Among the 382 people with advanced HIV in the study, there were 367 cisgender men, four cisgender women and 10 transgender women. Two-thirds of them were taking antiretroviral treatment for HIV and half had an undetectable HIV viral load.
Of the 179 people with a CD4 below 200, 15% died, including 27% of the 85 people with CD4s below 100. None of those with CD4s at 200 or higher died, nor did any of the 42 people who received the mpox vaccine, including five who received it after their mpox diagnosis.
Compared with those with a CD4 count above 300, those with a count below 100 were much more likely to have skin lesions leading to necrosis, impacts to the lungs and other infections and sepsis. Those who had a high HIV viral load of 10,000 or above also had more severe health outcomes; 30% of this group died.
All those with mpox, Mitjà said, “should be tested for HIV at the time of their diagnosis, and if immune suppression is detected, intensified management should be implemented to attenuate complications in this vulnerable group.”
These concerns are particularly acute, he said, in nations such as the U.S. and Mexico where the proportion of the HIV population not on antiretrovirals is higher than in other regions. According to CDC data, only about half of the estimated 1.2 million people living with HIV in the U.S. have a fully suppressed viral load thanks to antiretroviral treatment.
The Lancet paper’s authors note that the study cohort members may not be fully representative of those with advanced HIV and mpox globally. The cohort may have been biased toward those with more severe outcomes, because people with milder or asymptomatic cases may not have made contact with health care systems.
Dr. Boghuma Titanji, an infectious disease specialist at Emory University who has treated many people with mpox, said, “The study provides much needed confirmation of patterns clinicians treating mpox patients have seen on a smaller scale in their practice.”
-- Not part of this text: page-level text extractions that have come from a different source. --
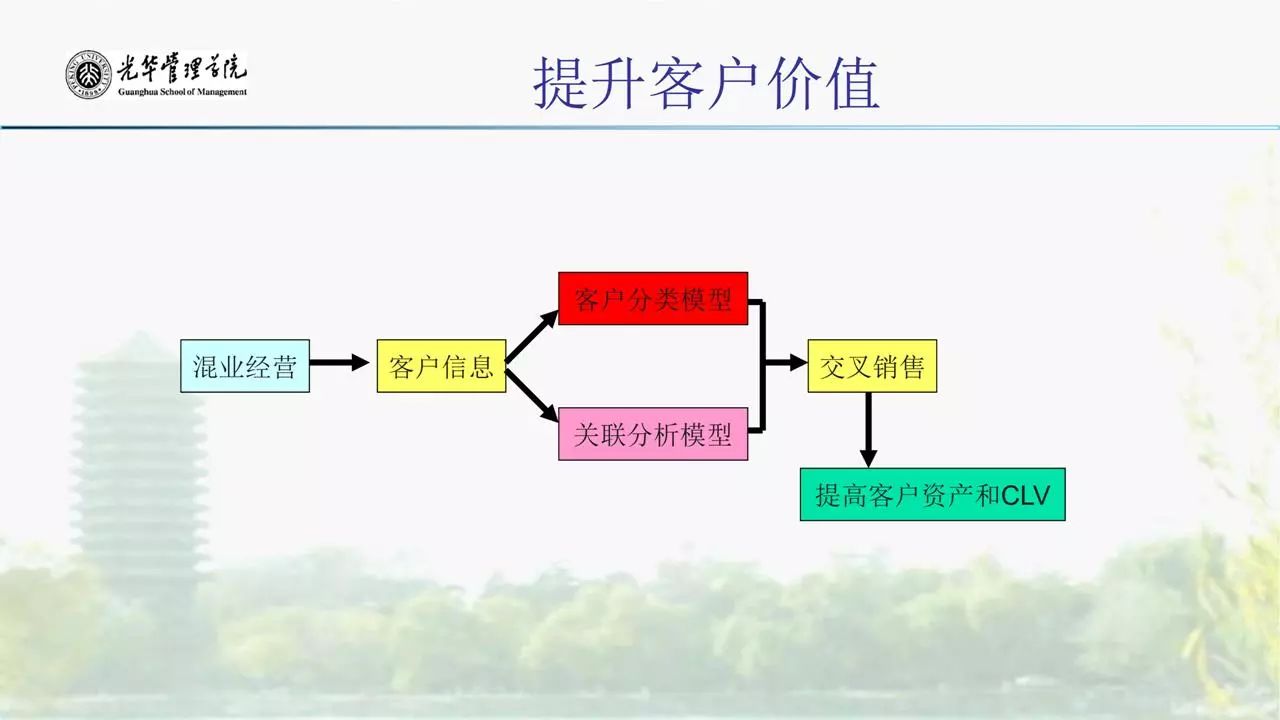 光华管理学院
Guanghua School of Management

提升客户价值

混业经营

客户信息

客户分类模型

关联分析模型

交叉销售

提高客户资产和CLV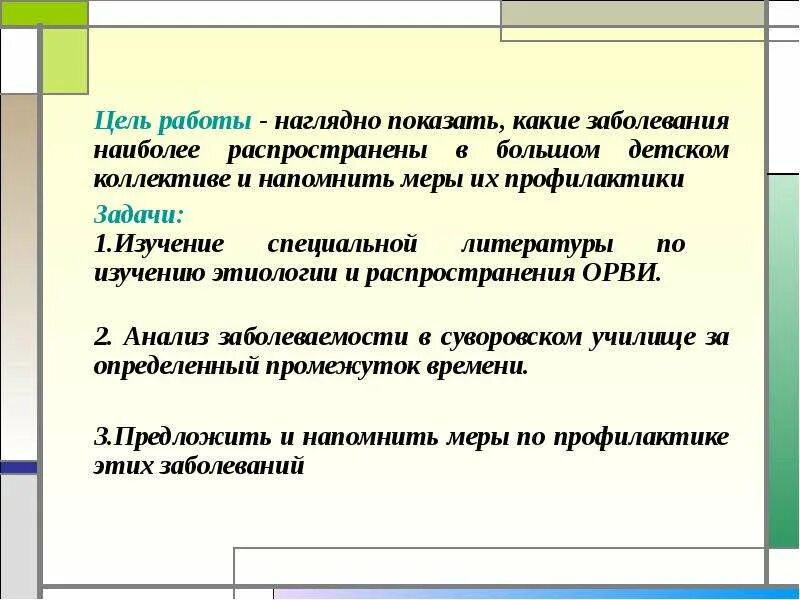 Цель работы - наглядно показать, какие заболевания наиболее распространены в большом детском коллективе и напомнить меры их профилактики

Задачи:
1.Изучение специальной литературы по изучению этиологии и распространения ОРВИ.

2. Анализ заболеваемости в суворовском училище за определенный промежуток времени.

3.Предложить и напомнить меры по профилактике этих заболеваний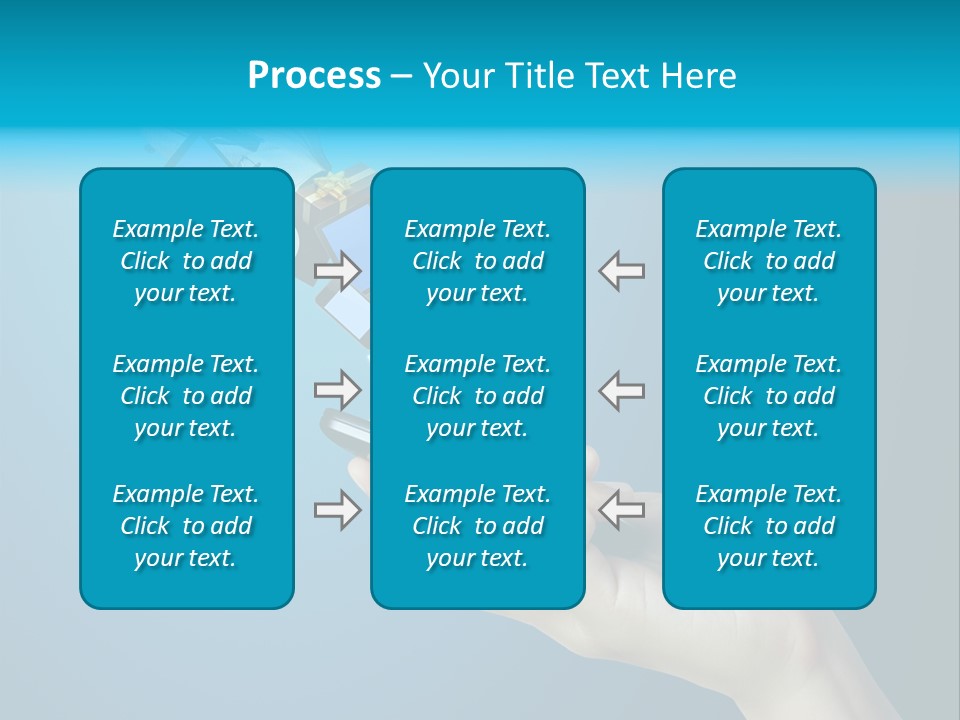 Process – Your Title Text Here

Example Text. Click to add your text.

Example Text. Click to add your text.

Example Text. Click to add your text.

Example Text. Click to add your text.

Example Text. Click to add your text.

Example Text. Click to add your text.

Example Text. Click to add your text.

Example Text. Click to add your text.

Example Text. Click to add your text.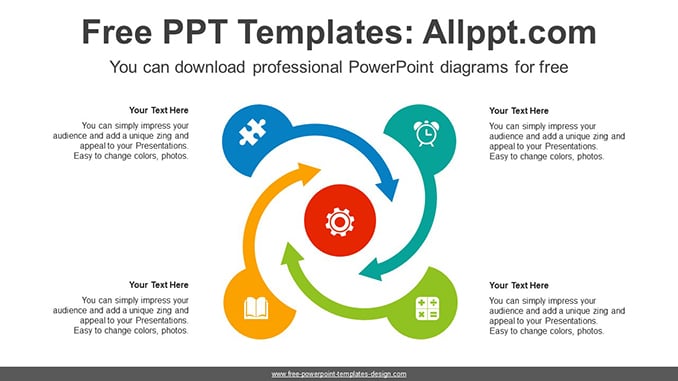 Free PPT Templates: Allppt.com

You can download professional PowerPoint diagrams for free

Your Text Here

You can simply impress your audience and add a unique zing and appeal to your Presentations. Easy to change colors, photos.

Your Text Here

You can simply impress your audience and add a unique zing and appeal to your Presentations. Easy to change colors, photos.

Your Text Here

You can simply impress your audience and add a unique zing and appeal to your Presentations. Easy to change colors, photos.

Your Text Here

You can simply impress your audience and add a unique zing and appeal to your Presentations. Easy to change colors, photos.

www.free-powerpoint-templates-design.com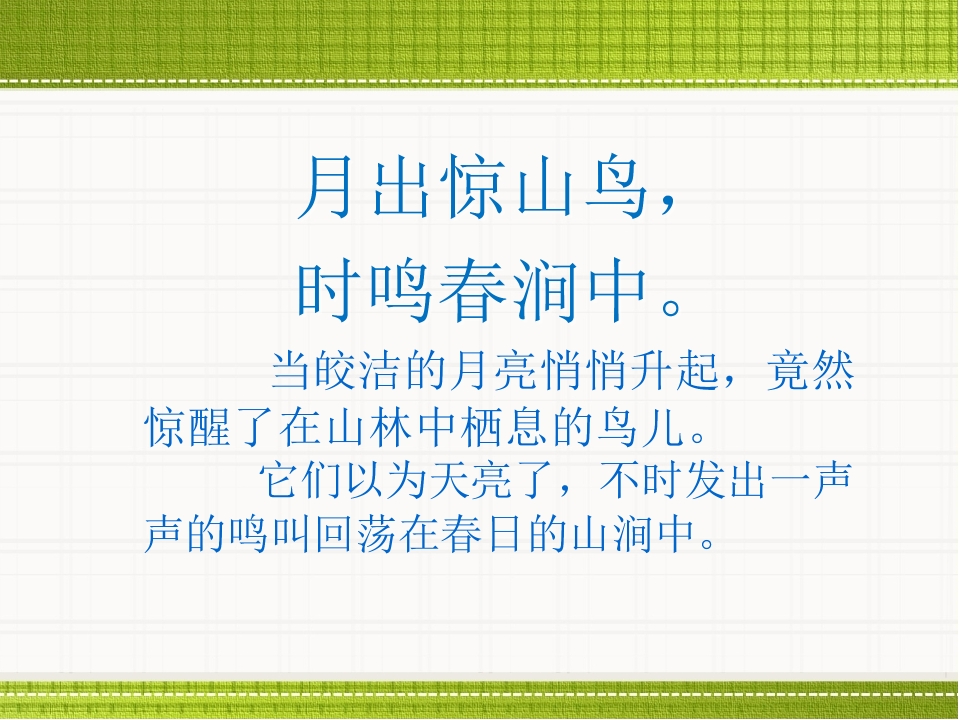 月出惊山鸟，
时鸣春涧中。

当皎洁的月亮悄悄升起，竟然惊醒了在山林中栖息的鸟儿。

它们以为天亮了，不时发出一声声的鸣叫回荡在春日的山涧中。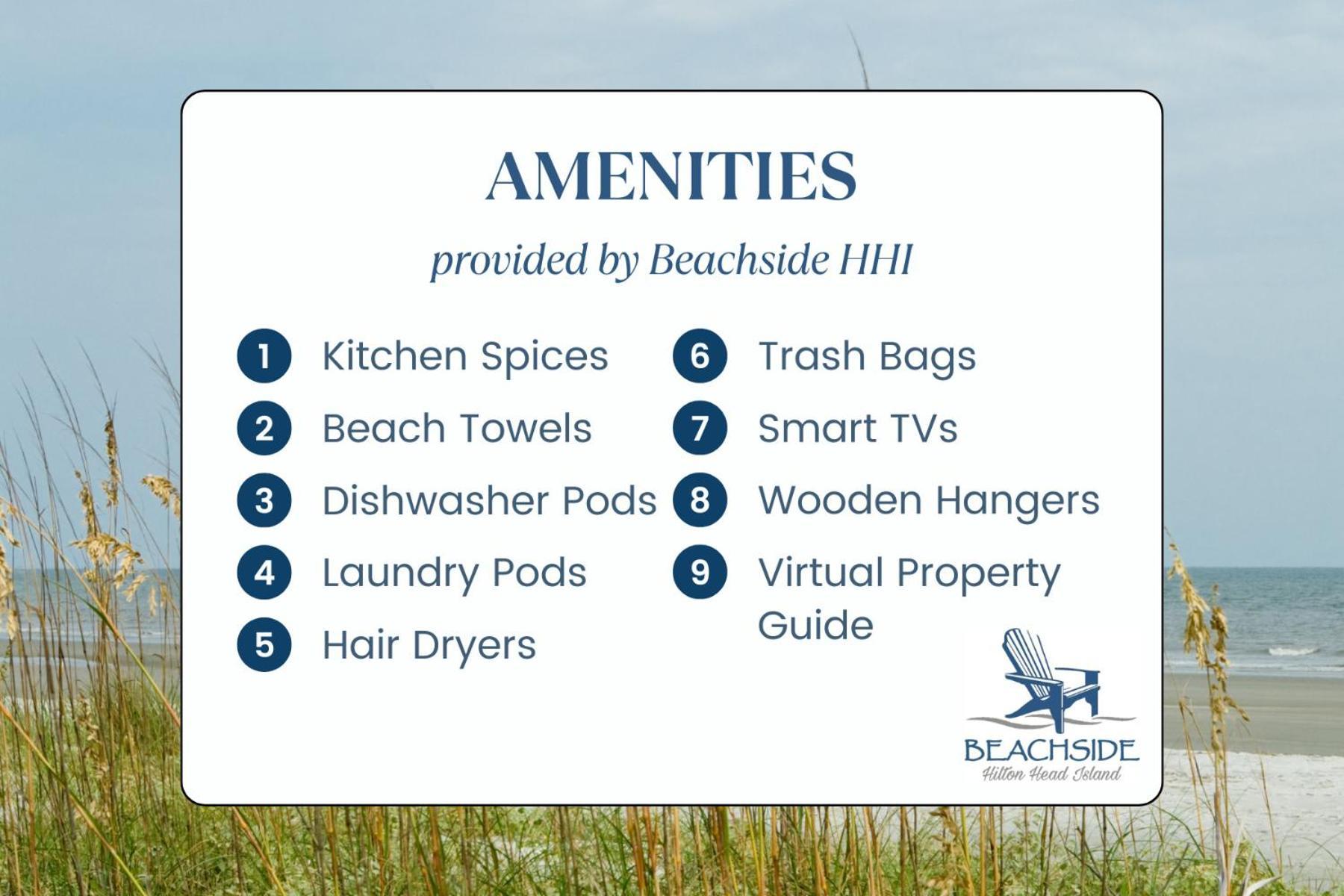 AMENITIES

provided by Beachside HHI

1 Kitchen Spices
2 Beach Towels
3 Dishwasher Pods
4 Laundry Pods
5 Hair Dryers

6 Trash Bags
7 Smart TVs
8 Wooden Hangers
9 Virtual Property Guide

BEACHSIDE
Hilton Head Island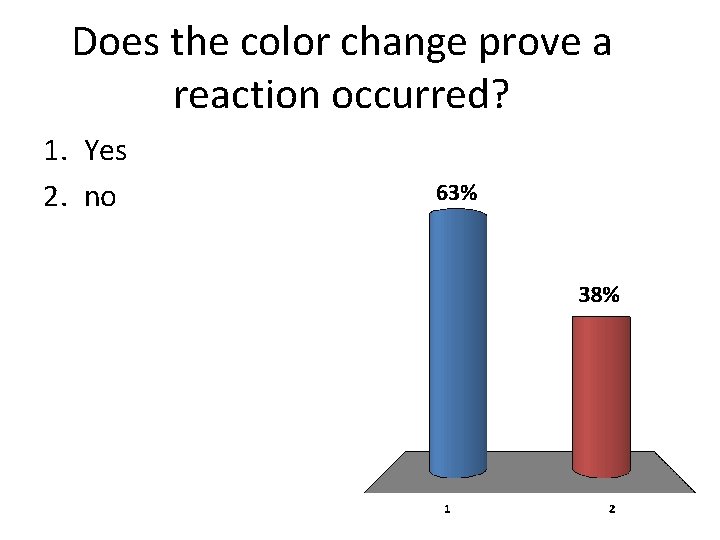 Does the color change prove a reaction occurred?

1. Yes
2. no

63%

38%

1

2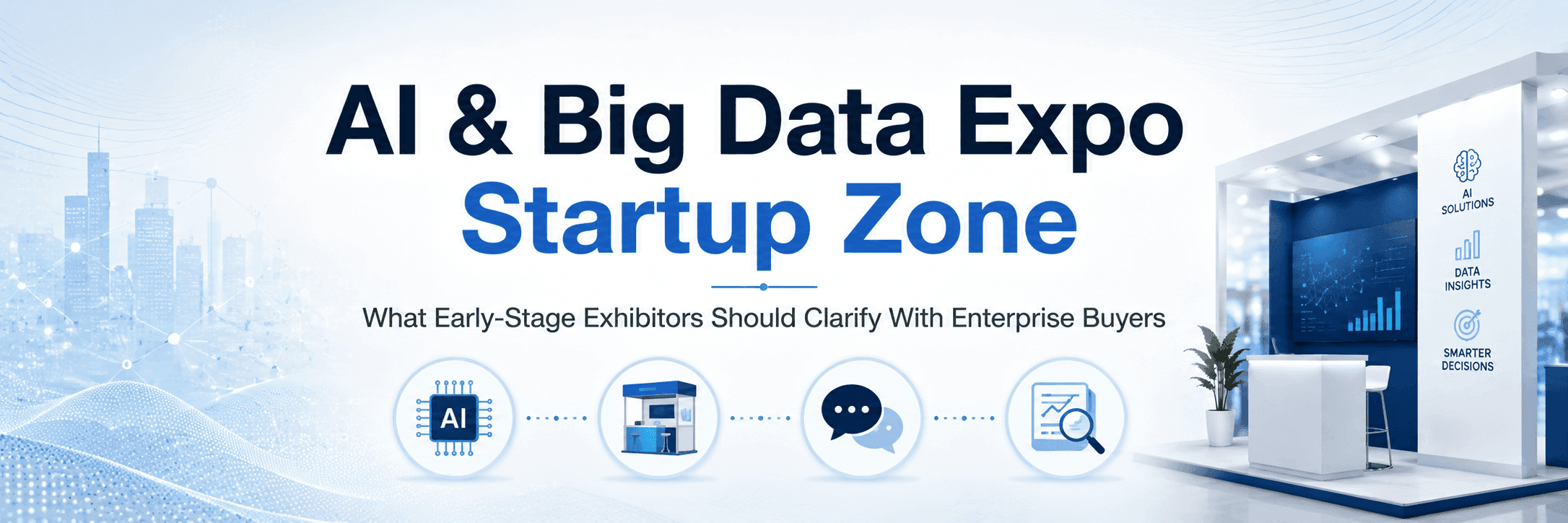 AI & Big Data Expo
Startup Zone

What Early-Stage Exhibitors Should Clarify With Enterprise Buyers

AI

AI SOLUTIONS

DATA INSIGHTS

SMARTER DECISIONS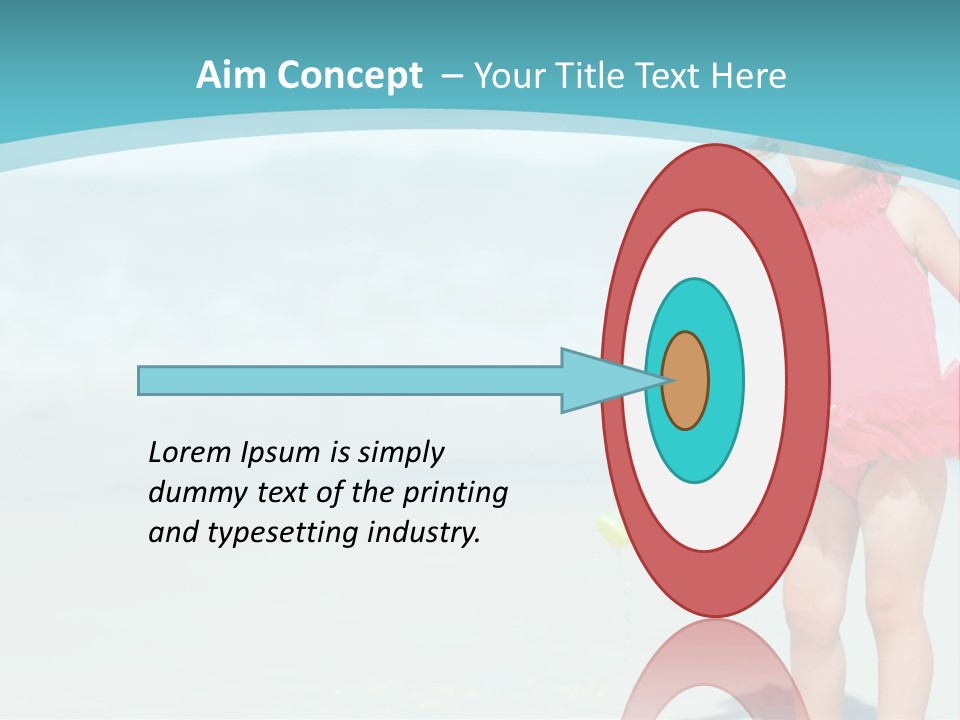 Aim Concept – Your Title Text Here

Lorem Ipsum is simply dummy text of the printing and typesetting industry.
In a statement, Dr. Meg Doherty, director of global HIV, hepatitis and sexually transmitted infections programs at the WHO, said The Lancet paper “makes a very compelling case” that mpox “behaves like other opportunistic infections.” The WHO, she said, “will review relevant data with global experts to assess if severe mpox in people living with HIV is a marker for advanced HIV disease.”